The complete remission rate of 69% in this study is comparable to that of similar studies at centers across India at other tertiary centers (65%-70%).[7,17] Among the 121 patients who started induction therapy, 90 patients completed therapy (three cycles of consolidation), for a treatment completion rate of 74%. The advantages of a younger cohort and overrepresentation of good-risk disease were offset by the low transplantation rates, with just three patients undergoing ASCT. Hence, the EFS in our study must be interpreted in that context (Table 6 and Appendix Fig A2).

TABLE 6

Comparison of Outcomes of Similar Studies

FIG A2

Event-free survival according to risk strata.

Thirteen patients (10.7%) experienced treatment-related mortality in all phases, with induction mortality experienced by nine patients (7.4%). This is in concordance with Western literature.[2,3,22] Similar studies from the Indian subcontinent have reported relatively higher induction mortality rates, with Pandian et al[20] reporting a rate of 15.6% (Malabar Cancer Center), Philip et al[4] reporting a rate of 24.7% (Christian Medical College Vellore), Kumar et al[18] reporting a rate of 15.6% (Women’s Indian Association Cancer Institute, Chennai), and Bahl et al[7] reporting a rate of 17.1% (All India Institute of Medical Sciences Delhi). Collective data from 10 tertiary care cancer centers in India reported an induction mortality rate of 18%.[16]

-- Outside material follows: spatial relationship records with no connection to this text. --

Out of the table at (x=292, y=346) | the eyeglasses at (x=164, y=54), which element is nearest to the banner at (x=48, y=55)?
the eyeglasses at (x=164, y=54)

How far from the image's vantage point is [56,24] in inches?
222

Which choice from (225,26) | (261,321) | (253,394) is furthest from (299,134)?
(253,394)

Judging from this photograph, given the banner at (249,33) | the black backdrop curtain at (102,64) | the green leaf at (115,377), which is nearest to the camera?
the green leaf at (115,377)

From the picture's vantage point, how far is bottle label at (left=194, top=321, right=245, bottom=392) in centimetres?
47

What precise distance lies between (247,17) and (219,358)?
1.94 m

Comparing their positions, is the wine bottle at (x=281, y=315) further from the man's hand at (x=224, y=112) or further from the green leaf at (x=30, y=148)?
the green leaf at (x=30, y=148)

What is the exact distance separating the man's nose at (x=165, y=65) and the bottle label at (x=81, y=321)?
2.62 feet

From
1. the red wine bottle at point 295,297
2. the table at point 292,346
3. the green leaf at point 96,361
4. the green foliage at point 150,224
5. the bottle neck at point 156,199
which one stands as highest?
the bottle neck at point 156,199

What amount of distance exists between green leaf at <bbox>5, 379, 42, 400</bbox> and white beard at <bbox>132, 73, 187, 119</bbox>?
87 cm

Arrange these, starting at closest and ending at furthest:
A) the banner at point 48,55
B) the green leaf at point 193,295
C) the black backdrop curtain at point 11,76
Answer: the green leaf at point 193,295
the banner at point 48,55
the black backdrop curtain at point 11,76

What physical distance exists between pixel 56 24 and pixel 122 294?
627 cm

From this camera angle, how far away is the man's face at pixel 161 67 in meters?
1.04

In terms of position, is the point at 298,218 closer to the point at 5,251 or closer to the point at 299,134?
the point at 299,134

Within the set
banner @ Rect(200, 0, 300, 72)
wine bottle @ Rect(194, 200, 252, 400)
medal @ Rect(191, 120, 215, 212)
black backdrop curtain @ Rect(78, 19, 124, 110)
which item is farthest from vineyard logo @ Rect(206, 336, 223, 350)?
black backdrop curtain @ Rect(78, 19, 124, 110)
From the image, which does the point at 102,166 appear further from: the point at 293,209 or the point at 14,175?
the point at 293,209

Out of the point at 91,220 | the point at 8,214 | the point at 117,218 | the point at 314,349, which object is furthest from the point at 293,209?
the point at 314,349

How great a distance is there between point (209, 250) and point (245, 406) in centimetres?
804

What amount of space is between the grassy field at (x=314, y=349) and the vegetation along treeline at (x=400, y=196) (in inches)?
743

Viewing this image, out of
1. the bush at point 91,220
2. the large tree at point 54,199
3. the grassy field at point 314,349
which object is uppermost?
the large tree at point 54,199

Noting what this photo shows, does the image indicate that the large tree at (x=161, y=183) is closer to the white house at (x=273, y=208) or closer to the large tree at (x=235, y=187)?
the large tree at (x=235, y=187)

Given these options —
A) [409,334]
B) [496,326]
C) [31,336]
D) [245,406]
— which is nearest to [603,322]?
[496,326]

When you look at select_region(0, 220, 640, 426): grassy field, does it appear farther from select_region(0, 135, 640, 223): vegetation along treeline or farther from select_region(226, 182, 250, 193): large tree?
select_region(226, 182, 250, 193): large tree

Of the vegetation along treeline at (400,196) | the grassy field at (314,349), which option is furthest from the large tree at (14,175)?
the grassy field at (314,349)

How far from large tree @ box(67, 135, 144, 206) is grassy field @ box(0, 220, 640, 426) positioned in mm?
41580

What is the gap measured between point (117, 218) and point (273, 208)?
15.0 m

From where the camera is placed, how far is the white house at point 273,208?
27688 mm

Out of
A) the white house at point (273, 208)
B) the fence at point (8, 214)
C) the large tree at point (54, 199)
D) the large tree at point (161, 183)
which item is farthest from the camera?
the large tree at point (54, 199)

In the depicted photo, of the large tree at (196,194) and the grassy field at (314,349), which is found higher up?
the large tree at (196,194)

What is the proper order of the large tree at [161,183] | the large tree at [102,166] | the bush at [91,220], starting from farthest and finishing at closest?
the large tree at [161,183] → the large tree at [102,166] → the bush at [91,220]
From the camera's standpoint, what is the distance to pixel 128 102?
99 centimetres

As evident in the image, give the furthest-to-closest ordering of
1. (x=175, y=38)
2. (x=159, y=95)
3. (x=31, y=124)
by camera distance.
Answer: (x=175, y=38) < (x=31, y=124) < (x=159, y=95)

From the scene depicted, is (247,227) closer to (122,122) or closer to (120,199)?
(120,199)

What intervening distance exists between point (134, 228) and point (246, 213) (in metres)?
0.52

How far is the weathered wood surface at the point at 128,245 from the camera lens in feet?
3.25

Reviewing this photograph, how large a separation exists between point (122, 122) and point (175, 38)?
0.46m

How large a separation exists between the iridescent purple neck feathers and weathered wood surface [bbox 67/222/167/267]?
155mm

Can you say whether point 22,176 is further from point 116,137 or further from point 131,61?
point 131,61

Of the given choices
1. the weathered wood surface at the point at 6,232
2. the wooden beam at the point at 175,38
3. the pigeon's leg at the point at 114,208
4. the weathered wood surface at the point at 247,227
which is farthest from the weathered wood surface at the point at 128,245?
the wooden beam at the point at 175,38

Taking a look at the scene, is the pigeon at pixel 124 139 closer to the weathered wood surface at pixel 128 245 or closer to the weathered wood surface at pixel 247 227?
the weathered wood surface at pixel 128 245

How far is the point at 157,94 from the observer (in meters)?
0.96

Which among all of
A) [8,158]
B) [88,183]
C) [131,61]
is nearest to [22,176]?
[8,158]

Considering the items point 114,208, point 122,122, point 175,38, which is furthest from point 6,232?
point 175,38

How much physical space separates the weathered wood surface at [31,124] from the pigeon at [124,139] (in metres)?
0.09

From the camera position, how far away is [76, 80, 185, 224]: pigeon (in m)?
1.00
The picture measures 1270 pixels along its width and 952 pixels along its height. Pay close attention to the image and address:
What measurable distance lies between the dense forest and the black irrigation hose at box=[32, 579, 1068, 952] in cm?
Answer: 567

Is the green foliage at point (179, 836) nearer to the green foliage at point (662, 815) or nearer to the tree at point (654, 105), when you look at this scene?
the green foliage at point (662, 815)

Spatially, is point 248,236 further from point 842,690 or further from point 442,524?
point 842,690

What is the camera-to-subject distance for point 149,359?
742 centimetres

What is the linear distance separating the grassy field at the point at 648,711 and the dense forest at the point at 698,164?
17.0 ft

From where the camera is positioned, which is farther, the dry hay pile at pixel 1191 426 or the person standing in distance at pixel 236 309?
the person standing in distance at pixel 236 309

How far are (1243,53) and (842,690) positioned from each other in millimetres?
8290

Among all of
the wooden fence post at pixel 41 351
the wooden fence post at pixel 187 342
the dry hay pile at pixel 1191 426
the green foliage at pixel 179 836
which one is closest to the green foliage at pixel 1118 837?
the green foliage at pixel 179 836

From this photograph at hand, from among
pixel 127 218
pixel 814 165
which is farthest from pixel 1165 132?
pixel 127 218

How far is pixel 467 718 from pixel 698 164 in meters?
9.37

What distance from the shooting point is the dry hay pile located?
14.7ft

The strengths of this study are that the patterns of infection and infection-related outcomes are from a homogenous cohort. These data will be useful for other centers in our region. Because of the decent follow-up period, we are able to understand the efficacy outcomes in a low-transplantation setting. It is reassuring that despite the higher rates of infection and antibiotic use, the mortality is low.

The limitation of this study is its retrospective design. The outcomes of patients who experienced deterioration while waiting for induction is not known.

The focus in our setting should be to shorten the time to treatment initiation and look at strategies such as outpatient therapy with a 7+3 regimen in selected patients or other agents while awaiting admission. The other area to be addressed is the optimal use of antimicrobial prophylaxis and antimicrobial stewardship. We need to look at nontransplantation strategies to improve outcomes.

In conclusion, AML treatment in our setting is complicated by drug-resistant gram-negative infections and fungal infections. This leads to increases in morbidity, antimicrobial use, and use of health care resources.